Disposiciones clave del artículo 34

El artículo 34 del reglamento detalla qué debe hacer una organización para no notificar a los titulares en caso de filtración.
Cuando la violación de datos personales supone un riesgo para los derechos y libertades de personas físicas, el responsable comunicará la filtración de datos personales al titular sin demora injustificada.
La comunicación al titular de los datos (referida en el párrafo 1 de este artículo) describirá con un lenguaje claro la naturaleza de la filtración…
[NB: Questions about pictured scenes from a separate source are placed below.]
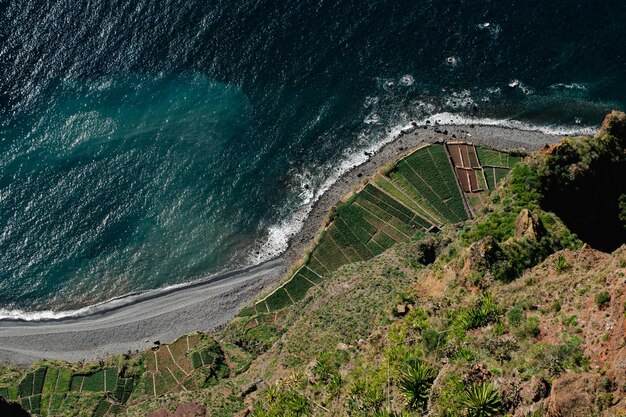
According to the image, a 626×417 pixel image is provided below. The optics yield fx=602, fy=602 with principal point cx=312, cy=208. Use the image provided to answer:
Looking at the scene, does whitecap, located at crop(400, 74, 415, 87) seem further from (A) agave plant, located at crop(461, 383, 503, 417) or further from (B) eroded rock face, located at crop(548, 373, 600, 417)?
(B) eroded rock face, located at crop(548, 373, 600, 417)

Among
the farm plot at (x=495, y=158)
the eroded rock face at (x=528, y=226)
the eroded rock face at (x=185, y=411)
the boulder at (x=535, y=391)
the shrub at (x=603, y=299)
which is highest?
the farm plot at (x=495, y=158)

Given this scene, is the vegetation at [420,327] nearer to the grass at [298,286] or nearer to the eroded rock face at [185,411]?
the grass at [298,286]

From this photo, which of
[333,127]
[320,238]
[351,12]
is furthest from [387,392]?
[351,12]

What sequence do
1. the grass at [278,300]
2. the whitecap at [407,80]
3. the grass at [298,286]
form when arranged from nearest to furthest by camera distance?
the grass at [278,300] → the grass at [298,286] → the whitecap at [407,80]

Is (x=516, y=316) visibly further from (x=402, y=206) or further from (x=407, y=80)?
(x=407, y=80)

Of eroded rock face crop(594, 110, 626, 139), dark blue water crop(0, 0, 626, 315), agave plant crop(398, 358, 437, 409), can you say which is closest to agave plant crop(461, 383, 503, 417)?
agave plant crop(398, 358, 437, 409)

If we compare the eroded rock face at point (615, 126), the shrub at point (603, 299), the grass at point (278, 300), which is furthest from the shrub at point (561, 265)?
the grass at point (278, 300)

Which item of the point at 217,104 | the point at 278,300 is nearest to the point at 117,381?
the point at 278,300
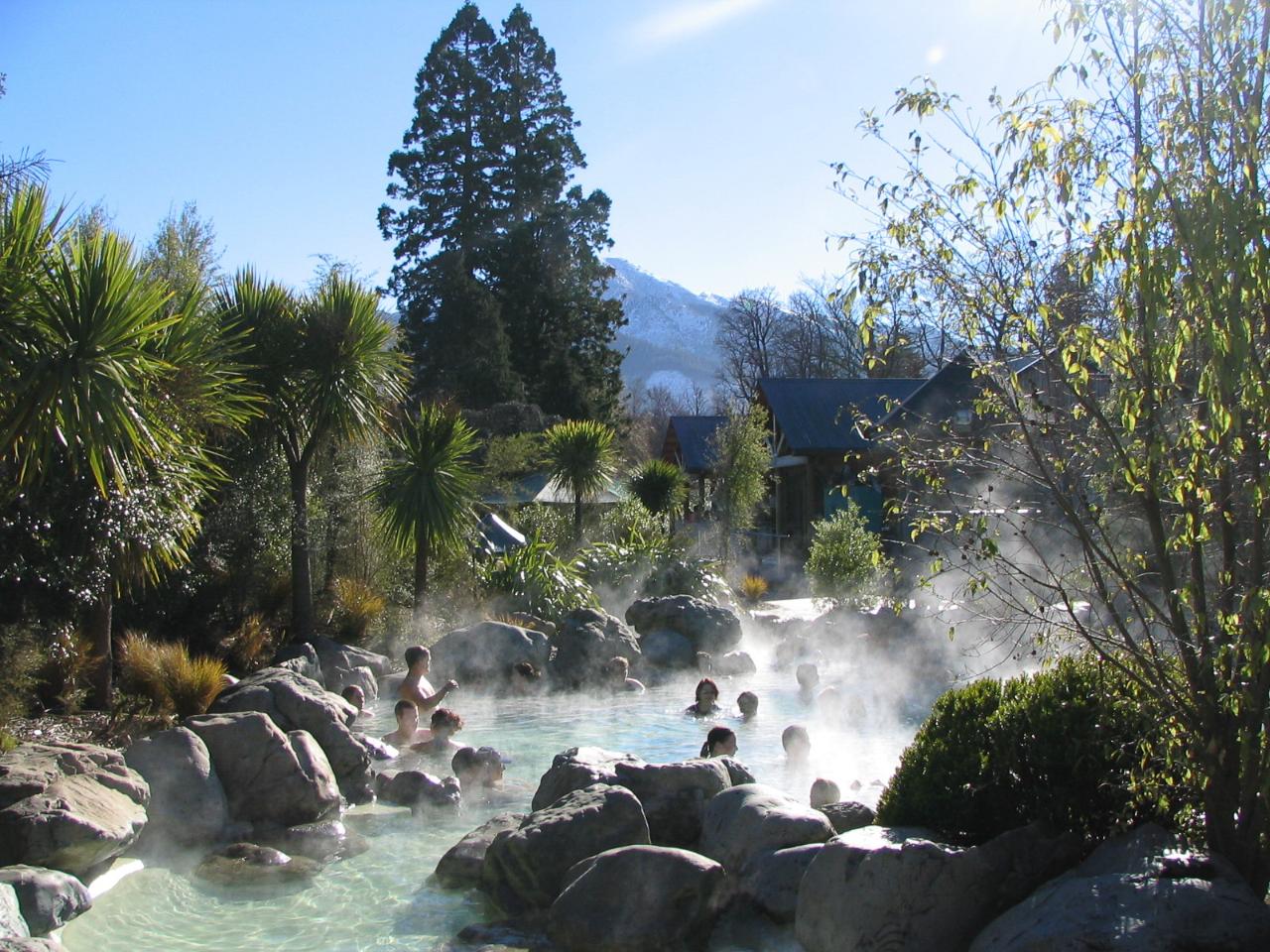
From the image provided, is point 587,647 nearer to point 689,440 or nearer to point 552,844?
point 552,844

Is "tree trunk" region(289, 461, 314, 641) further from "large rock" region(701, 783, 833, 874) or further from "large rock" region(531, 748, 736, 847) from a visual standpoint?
"large rock" region(701, 783, 833, 874)

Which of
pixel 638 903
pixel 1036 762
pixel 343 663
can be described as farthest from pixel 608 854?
pixel 343 663

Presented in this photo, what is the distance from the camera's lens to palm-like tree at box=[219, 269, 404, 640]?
13484mm

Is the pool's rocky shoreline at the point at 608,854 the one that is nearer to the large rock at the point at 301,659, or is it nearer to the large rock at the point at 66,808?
the large rock at the point at 66,808

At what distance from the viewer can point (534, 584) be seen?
17.2m

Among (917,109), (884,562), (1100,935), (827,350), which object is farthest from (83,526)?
(827,350)

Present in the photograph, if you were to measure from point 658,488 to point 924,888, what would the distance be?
20628mm

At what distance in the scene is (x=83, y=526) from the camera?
348 inches

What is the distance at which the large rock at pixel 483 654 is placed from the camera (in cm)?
1423

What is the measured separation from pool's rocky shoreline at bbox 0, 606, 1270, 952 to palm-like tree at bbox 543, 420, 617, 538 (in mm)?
12351

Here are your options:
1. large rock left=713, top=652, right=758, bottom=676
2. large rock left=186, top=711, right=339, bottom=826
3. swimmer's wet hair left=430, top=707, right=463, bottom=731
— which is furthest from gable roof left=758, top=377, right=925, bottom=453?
large rock left=186, top=711, right=339, bottom=826

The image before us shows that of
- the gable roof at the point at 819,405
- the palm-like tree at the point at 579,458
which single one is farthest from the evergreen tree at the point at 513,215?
the palm-like tree at the point at 579,458

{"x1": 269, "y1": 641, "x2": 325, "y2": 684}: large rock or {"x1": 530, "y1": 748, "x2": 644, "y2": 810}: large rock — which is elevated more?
{"x1": 269, "y1": 641, "x2": 325, "y2": 684}: large rock

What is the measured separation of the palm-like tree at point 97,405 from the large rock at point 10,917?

La comunicación al titular de los datos (referida en el párrafo 1) no será necesaria si se cumple alguna de las siguientes condiciones:

a. el controlador ha implementado las medidas de protección técnicas y organizativas adecuadas, y esas medidas se aplicaron a los datos personales afectados por la violación de datos personales, en particular, aquellos que hacen que los datos personales sean ininteligibles para cualquier persona que no esté autorizada a acceder a ellos, como el cifrado ;
b. el responsable del tratamiento ha adoptado medidas posteriores que garantizan que ya no es probable que se materialice el alto riesgo para los derechos y libertades de los sujetos de datos a que se refiere el apartado 1;
c. implicaría un esfuerzo desproporcionado. En tal caso, bastará con informar a los titulares de los datos mediante una comunicación pública o medida similar igualmente efectiva.